** Required work **
Lay out each line of the records below as a Markdown table with the columns "No." and "Entry", skipping blank lines. Leave the pictures out of the table.

___ Exercise material ___

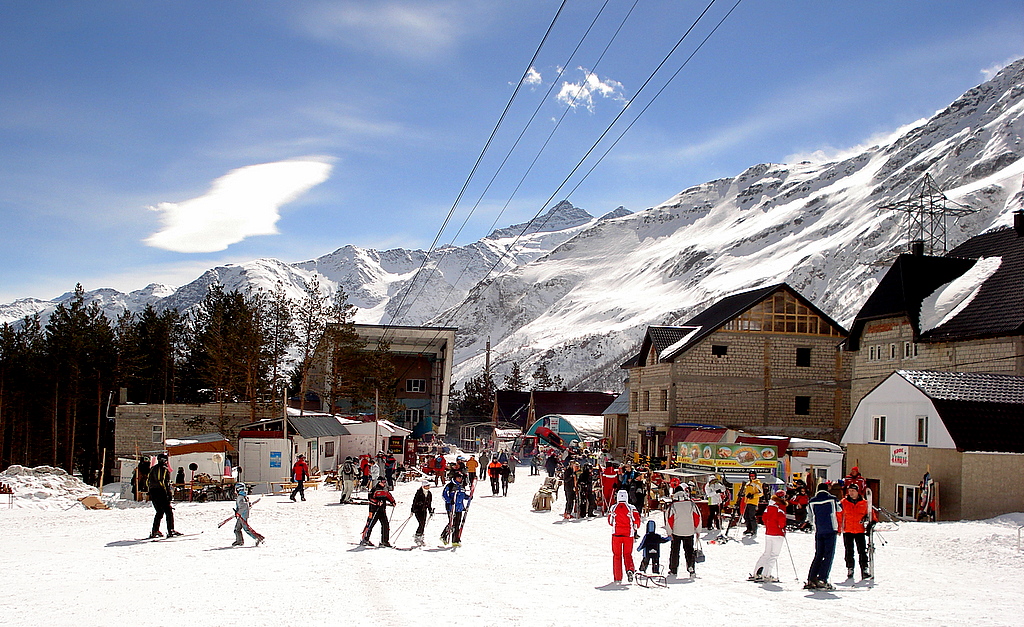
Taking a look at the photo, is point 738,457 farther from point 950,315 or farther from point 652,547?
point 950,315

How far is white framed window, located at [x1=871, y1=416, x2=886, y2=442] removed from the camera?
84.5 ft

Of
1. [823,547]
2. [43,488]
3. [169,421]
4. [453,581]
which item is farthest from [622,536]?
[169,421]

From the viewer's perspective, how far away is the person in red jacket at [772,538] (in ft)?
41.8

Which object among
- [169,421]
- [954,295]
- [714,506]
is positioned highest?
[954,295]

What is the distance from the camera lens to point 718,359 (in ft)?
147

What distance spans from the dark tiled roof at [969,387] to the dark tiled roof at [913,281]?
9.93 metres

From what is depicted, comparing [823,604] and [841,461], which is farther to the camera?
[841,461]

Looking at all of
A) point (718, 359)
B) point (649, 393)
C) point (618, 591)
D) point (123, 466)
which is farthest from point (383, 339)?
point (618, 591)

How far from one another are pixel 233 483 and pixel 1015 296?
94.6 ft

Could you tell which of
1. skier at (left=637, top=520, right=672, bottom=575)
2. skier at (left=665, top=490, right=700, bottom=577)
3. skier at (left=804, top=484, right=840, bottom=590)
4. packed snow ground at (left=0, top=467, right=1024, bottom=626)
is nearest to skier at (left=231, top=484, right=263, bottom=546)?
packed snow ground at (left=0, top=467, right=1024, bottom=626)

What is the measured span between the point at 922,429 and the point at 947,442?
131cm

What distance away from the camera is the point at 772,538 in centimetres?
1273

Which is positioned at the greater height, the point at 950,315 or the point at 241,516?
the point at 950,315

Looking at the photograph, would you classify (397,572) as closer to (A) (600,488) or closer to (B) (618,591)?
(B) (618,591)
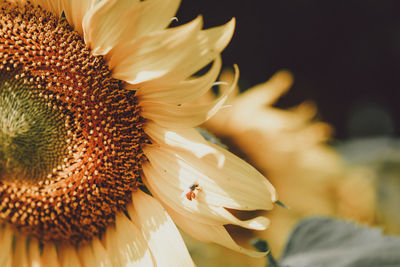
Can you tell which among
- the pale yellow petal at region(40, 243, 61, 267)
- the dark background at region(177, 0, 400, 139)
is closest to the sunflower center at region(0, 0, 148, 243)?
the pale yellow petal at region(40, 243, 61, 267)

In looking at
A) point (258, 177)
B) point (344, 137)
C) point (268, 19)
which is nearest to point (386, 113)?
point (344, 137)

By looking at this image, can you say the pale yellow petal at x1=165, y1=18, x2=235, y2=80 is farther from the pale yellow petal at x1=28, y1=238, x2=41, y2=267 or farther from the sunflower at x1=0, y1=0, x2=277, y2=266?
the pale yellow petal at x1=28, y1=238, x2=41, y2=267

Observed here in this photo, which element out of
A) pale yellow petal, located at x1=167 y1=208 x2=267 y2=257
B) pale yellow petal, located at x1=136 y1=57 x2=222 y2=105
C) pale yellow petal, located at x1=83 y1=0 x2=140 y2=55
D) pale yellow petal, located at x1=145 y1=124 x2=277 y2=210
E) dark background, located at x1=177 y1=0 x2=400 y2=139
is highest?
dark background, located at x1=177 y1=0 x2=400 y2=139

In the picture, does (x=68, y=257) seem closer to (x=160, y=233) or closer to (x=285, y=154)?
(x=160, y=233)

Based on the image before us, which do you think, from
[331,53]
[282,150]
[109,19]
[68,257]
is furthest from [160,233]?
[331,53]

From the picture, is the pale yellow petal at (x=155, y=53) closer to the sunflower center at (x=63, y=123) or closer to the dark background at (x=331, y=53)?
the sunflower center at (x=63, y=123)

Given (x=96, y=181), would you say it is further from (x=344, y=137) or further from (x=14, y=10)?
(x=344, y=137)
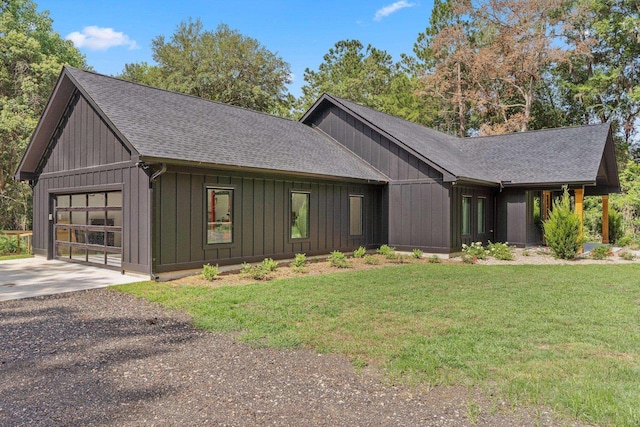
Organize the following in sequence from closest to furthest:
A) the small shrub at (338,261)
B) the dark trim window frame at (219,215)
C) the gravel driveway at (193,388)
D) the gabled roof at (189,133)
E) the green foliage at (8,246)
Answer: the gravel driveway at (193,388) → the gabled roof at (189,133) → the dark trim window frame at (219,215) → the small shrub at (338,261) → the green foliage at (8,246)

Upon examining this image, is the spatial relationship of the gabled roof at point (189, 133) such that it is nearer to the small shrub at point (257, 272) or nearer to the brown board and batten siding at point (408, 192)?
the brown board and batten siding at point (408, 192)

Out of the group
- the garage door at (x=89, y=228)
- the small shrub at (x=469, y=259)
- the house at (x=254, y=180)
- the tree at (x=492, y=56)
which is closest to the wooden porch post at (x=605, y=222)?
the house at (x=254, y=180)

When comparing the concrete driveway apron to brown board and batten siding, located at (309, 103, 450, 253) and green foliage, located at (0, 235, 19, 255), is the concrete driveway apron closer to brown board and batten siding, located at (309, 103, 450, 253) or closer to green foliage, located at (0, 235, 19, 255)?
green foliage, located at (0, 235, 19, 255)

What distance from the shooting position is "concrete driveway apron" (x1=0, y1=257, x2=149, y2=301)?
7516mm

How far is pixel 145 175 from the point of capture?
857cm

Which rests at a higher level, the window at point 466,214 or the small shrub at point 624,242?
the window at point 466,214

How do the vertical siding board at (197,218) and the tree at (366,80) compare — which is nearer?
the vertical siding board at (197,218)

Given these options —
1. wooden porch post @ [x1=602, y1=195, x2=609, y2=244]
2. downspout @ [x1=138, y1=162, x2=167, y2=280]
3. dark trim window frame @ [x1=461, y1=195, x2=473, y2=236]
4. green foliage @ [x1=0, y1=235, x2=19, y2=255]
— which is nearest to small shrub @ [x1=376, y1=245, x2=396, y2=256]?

___

** Finished answer **
| No. | Entry |
|---|---|
| 1 | Taking a look at the photo, is point 738,457 farther from point 950,315 or farther from point 652,547? |
| 2 | point 950,315 |
| 3 | How far is white framed window, located at [x1=871, y1=416, x2=886, y2=442] removed from the camera? |
| 4 | 84.5 ft |
| 5 | Of |
| 6 | 1. [823,547] |
| 7 | 2. [43,488] |
| 8 | 3. [169,421] |
| 9 | 4. [453,581] |
| 10 | which item is farthest from [622,536]? |
| 11 | [169,421] |
| 12 | From the viewer's perspective, how far away is the person in red jacket at [772,538] (in ft)? |
| 13 | 41.8 |
| 14 | Which object among |
| 15 | - [169,421] |
| 16 | - [954,295] |
| 17 | - [714,506] |
| 18 | is positioned highest? |
| 19 | [954,295] |
| 20 | What is the distance from the camera lens to point 718,359 (in ft)? |
| 21 | 147 |
| 22 | What distance spans from the dark tiled roof at [969,387] to the dark tiled roof at [913,281]? |
| 23 | 9.93 metres |
| 24 | From what is depicted, comparing [823,604] and [841,461], which is farther to the camera? |
| 25 | [841,461] |
| 26 | Looking at all of |
| 27 | A) point (718, 359) |
| 28 | B) point (649, 393) |
| 29 | C) point (618, 591) |
| 30 | D) point (123, 466) |
| 31 | which is farthest from point (383, 339)? |
| 32 | point (618, 591) |
| 33 | How far from one another are pixel 233 483 and pixel 1015 296? |
| 34 | 94.6 ft |
| 35 | Could you tell which of |
| 36 | 1. skier at (left=637, top=520, right=672, bottom=575) |
| 37 | 2. skier at (left=665, top=490, right=700, bottom=577) |
| 38 | 3. skier at (left=804, top=484, right=840, bottom=590) |
| 39 | 4. packed snow ground at (left=0, top=467, right=1024, bottom=626) |
| 40 | is nearest to skier at (left=231, top=484, right=263, bottom=546)? |
| 41 | packed snow ground at (left=0, top=467, right=1024, bottom=626) |
| 42 | What is the measured span between the point at 922,429 and the point at 947,442? |
| 43 | 131cm |
| 44 | What distance away from the camera is the point at 772,538 in centimetres? |
| 45 | 1273 |
| 46 | Which is positioned at the greater height, the point at 950,315 or the point at 241,516? |
| 47 | the point at 950,315 |
| 48 | Looking at the photograph, would you classify (397,572) as closer to (A) (600,488) or closer to (B) (618,591)? |
| 49 | (B) (618,591) |
| 50 | Can you tell which among |
| 51 | - the pale yellow petal at region(40, 243, 61, 267) |
| 52 | - the dark background at region(177, 0, 400, 139) |
| 53 | is closest to the sunflower center at region(0, 0, 148, 243)? |
| 54 | the pale yellow petal at region(40, 243, 61, 267) |
| 55 | In looking at |
| 56 | A) point (258, 177) |
| 57 | B) point (344, 137) |
| 58 | C) point (268, 19) |
| 59 | which is nearest to point (386, 113)? |
| 60 | point (344, 137) |
| 61 | By looking at this image, can you say the pale yellow petal at x1=165, y1=18, x2=235, y2=80 is farther from the pale yellow petal at x1=28, y1=238, x2=41, y2=267 or farther from the sunflower at x1=0, y1=0, x2=277, y2=266? |
| 62 | the pale yellow petal at x1=28, y1=238, x2=41, y2=267 |
| 63 | Observed here in this photo, which element out of |
| 64 | A) pale yellow petal, located at x1=167 y1=208 x2=267 y2=257 |
| 65 | B) pale yellow petal, located at x1=136 y1=57 x2=222 y2=105 |
| 66 | C) pale yellow petal, located at x1=83 y1=0 x2=140 y2=55 |
| 67 | D) pale yellow petal, located at x1=145 y1=124 x2=277 y2=210 |
| 68 | E) dark background, located at x1=177 y1=0 x2=400 y2=139 |
| 69 | is highest? |
| 70 | dark background, located at x1=177 y1=0 x2=400 y2=139 |
| 71 | In the picture, does (x=68, y=257) seem closer to (x=160, y=233) or closer to (x=285, y=154)? |
| 72 | (x=160, y=233) |
| 73 | Based on the image before us, which do you think, from |
| 74 | [331,53] |
| 75 | [282,150] |
| 76 | [109,19] |
| 77 | [68,257] |
| 78 | is furthest from [160,233]? |
| 79 | [331,53] |
| 80 | From the picture, is the pale yellow petal at (x=155, y=53) closer to the sunflower center at (x=63, y=123) or closer to the dark background at (x=331, y=53)? |
| 81 | the sunflower center at (x=63, y=123) |
| 82 | Given (x=96, y=181), would you say it is further from (x=344, y=137) or further from (x=14, y=10)? |
| 83 | (x=344, y=137) |
| 84 | Organize the following in sequence from closest to furthest: |
| 85 | A) the small shrub at (338,261) |
| 86 | B) the dark trim window frame at (219,215) |
| 87 | C) the gravel driveway at (193,388) |
| 88 | D) the gabled roof at (189,133) |
| 89 | E) the green foliage at (8,246) |
| 90 | Answer: the gravel driveway at (193,388) → the gabled roof at (189,133) → the dark trim window frame at (219,215) → the small shrub at (338,261) → the green foliage at (8,246) |
| 91 | Upon examining this image, is the spatial relationship of the gabled roof at point (189, 133) such that it is nearer to the small shrub at point (257, 272) or nearer to the brown board and batten siding at point (408, 192)? |
| 92 | the brown board and batten siding at point (408, 192) |
| 93 | Out of the group |
| 94 | - the garage door at (x=89, y=228) |
| 95 | - the small shrub at (x=469, y=259) |
| 96 | - the house at (x=254, y=180) |
| 97 | - the tree at (x=492, y=56) |
| 98 | which is closest to the wooden porch post at (x=605, y=222)? |
| 99 | the house at (x=254, y=180) |
| 100 | When comparing the concrete driveway apron to brown board and batten siding, located at (309, 103, 450, 253) and green foliage, located at (0, 235, 19, 255), is the concrete driveway apron closer to brown board and batten siding, located at (309, 103, 450, 253) or closer to green foliage, located at (0, 235, 19, 255)? |
| 101 | green foliage, located at (0, 235, 19, 255) |
| 102 | What distance from the shooting position is "concrete driveway apron" (x1=0, y1=257, x2=149, y2=301)? |
| 103 | 7516mm |
| 104 | How far is pixel 145 175 from the point of capture? |
| 105 | 857cm |
| 106 | Which rests at a higher level, the window at point 466,214 or the small shrub at point 624,242? |
| 107 | the window at point 466,214 |
| 108 | How do the vertical siding board at (197,218) and the tree at (366,80) compare — which is nearer? |
| 109 | the vertical siding board at (197,218) |
| 110 | Given these options — |
| 111 | 1. wooden porch post @ [x1=602, y1=195, x2=609, y2=244] |
| 112 | 2. downspout @ [x1=138, y1=162, x2=167, y2=280] |
| 113 | 3. dark trim window frame @ [x1=461, y1=195, x2=473, y2=236] |
| 114 | 4. green foliage @ [x1=0, y1=235, x2=19, y2=255] |
| 115 | — which is nearest to small shrub @ [x1=376, y1=245, x2=396, y2=256]? |